● **Work instruction**:
Extract, from the records beneath this instruction, each line that contains the word "Vietnam".

● **Input material**:
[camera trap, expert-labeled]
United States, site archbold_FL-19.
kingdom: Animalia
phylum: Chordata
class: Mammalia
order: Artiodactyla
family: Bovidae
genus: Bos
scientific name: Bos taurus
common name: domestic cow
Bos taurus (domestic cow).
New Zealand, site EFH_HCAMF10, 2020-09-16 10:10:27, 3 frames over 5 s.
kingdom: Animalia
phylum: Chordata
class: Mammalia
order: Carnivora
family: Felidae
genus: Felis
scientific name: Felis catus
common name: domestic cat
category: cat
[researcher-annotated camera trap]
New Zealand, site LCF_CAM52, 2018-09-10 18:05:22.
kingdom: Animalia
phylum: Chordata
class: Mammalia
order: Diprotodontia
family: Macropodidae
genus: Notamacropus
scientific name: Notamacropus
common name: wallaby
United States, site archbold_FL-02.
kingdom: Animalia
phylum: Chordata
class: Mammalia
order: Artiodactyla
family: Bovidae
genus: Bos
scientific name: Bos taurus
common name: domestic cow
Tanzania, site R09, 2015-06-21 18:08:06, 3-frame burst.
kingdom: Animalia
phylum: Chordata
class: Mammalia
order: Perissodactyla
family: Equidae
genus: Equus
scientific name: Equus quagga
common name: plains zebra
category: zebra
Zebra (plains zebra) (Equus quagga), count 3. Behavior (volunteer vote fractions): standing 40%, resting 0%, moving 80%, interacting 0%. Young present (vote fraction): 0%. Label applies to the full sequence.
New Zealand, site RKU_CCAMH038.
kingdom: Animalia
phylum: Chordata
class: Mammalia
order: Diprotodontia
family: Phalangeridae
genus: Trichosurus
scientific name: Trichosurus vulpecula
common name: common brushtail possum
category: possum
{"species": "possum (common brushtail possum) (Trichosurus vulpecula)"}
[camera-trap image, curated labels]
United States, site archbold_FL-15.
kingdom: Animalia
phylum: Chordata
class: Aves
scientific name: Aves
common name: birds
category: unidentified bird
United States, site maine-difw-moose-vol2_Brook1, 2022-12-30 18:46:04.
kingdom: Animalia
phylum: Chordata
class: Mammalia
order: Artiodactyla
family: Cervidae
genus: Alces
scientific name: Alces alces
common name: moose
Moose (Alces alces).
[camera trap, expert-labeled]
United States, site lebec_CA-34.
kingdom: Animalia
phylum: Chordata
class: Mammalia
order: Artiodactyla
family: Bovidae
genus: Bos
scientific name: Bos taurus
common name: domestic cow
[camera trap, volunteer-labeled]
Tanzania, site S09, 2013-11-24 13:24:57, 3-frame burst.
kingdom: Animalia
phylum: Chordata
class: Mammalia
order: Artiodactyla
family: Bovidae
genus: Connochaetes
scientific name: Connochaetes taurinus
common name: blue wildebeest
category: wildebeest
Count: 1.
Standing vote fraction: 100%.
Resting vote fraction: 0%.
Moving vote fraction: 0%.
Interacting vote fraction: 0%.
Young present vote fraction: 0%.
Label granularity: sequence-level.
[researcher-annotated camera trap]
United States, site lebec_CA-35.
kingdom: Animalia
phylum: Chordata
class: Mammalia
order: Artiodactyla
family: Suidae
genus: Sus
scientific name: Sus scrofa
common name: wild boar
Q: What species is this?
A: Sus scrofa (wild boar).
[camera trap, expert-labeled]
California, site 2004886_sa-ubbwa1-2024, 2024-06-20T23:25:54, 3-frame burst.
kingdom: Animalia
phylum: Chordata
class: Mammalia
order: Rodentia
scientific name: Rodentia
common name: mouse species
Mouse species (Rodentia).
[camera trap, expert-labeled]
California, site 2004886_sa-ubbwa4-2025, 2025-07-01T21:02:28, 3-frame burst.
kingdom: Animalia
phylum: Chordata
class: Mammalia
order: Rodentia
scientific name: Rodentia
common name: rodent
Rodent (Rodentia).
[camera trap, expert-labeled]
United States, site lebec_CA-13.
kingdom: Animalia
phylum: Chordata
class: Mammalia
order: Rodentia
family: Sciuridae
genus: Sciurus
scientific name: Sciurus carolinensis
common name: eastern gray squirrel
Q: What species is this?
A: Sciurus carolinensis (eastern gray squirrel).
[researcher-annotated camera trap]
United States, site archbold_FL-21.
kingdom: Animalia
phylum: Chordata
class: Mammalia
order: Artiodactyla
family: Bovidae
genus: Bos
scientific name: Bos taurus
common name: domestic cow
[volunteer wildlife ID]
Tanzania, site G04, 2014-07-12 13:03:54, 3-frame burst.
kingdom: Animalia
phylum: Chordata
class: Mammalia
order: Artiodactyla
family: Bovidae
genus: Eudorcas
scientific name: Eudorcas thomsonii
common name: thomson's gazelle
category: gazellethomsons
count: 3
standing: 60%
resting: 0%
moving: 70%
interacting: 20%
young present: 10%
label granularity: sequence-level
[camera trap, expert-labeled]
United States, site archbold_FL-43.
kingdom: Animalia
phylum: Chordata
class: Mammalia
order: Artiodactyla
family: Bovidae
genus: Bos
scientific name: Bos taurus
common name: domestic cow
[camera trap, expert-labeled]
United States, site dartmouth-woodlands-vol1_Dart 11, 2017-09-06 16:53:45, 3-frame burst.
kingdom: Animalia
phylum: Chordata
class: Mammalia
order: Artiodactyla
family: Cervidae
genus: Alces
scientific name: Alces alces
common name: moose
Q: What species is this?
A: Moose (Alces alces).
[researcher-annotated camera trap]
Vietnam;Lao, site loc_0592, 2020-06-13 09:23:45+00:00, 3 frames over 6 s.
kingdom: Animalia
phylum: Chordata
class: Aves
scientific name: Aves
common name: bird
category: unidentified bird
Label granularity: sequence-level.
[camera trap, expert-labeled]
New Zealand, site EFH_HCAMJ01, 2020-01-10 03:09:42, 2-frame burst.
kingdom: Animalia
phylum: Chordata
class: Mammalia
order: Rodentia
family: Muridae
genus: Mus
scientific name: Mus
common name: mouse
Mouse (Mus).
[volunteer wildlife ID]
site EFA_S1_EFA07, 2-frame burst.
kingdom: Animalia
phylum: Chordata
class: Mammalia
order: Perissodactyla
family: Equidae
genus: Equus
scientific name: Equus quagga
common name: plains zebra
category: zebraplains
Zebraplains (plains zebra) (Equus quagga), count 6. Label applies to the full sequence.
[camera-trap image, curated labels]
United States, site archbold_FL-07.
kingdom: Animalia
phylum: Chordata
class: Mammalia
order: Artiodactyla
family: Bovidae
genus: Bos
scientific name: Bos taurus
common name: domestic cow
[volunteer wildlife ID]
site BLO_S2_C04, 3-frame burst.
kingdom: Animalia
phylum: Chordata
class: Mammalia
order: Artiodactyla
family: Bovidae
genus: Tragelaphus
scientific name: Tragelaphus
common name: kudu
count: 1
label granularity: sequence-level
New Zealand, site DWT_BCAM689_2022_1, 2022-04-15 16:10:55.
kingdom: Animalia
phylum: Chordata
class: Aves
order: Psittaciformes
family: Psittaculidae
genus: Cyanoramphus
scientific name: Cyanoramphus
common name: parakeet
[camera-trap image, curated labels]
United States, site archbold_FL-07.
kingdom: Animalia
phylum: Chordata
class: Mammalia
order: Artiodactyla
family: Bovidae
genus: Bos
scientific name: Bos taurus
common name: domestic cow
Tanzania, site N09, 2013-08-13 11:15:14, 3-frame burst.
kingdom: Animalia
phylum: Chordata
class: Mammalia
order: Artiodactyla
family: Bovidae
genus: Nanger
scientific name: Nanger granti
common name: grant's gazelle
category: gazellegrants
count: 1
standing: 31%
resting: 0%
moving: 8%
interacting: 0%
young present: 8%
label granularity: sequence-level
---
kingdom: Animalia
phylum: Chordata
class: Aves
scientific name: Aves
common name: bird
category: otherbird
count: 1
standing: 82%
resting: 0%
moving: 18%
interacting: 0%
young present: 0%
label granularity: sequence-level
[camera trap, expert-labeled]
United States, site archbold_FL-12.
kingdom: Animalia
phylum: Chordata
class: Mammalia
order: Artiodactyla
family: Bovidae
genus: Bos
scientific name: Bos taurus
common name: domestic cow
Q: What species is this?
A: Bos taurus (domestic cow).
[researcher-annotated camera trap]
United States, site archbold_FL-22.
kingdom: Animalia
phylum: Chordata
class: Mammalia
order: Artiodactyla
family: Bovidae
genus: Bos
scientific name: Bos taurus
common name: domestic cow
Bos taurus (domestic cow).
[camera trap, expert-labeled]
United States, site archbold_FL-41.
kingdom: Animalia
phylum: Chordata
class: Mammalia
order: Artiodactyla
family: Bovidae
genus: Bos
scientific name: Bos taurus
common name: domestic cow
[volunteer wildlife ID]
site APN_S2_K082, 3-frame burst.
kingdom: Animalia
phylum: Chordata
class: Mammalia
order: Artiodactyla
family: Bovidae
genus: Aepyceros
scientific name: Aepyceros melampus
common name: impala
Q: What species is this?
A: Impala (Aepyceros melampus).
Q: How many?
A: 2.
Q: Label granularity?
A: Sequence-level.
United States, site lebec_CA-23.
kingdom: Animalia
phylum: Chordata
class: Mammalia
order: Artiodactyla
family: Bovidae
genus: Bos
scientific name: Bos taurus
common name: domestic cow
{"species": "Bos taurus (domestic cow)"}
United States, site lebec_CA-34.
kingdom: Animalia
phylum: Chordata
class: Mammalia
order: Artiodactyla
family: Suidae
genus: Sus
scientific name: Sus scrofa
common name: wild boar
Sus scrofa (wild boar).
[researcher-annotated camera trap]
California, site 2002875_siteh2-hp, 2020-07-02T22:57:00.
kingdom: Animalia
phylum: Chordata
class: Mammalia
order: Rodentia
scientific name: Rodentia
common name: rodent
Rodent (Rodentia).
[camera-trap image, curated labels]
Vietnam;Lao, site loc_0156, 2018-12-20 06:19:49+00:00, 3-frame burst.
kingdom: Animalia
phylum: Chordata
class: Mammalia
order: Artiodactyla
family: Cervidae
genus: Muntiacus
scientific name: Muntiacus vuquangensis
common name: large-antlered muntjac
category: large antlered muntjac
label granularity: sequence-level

● **Result**:
Vietnam;Lao, site loc_0592, 2020-06-13 09:23:45+00:00, 3 frames over 6 s.
Vietnam;Lao, site loc_0156, 2018-12-20 06:19:49+00:00, 3-frame burst.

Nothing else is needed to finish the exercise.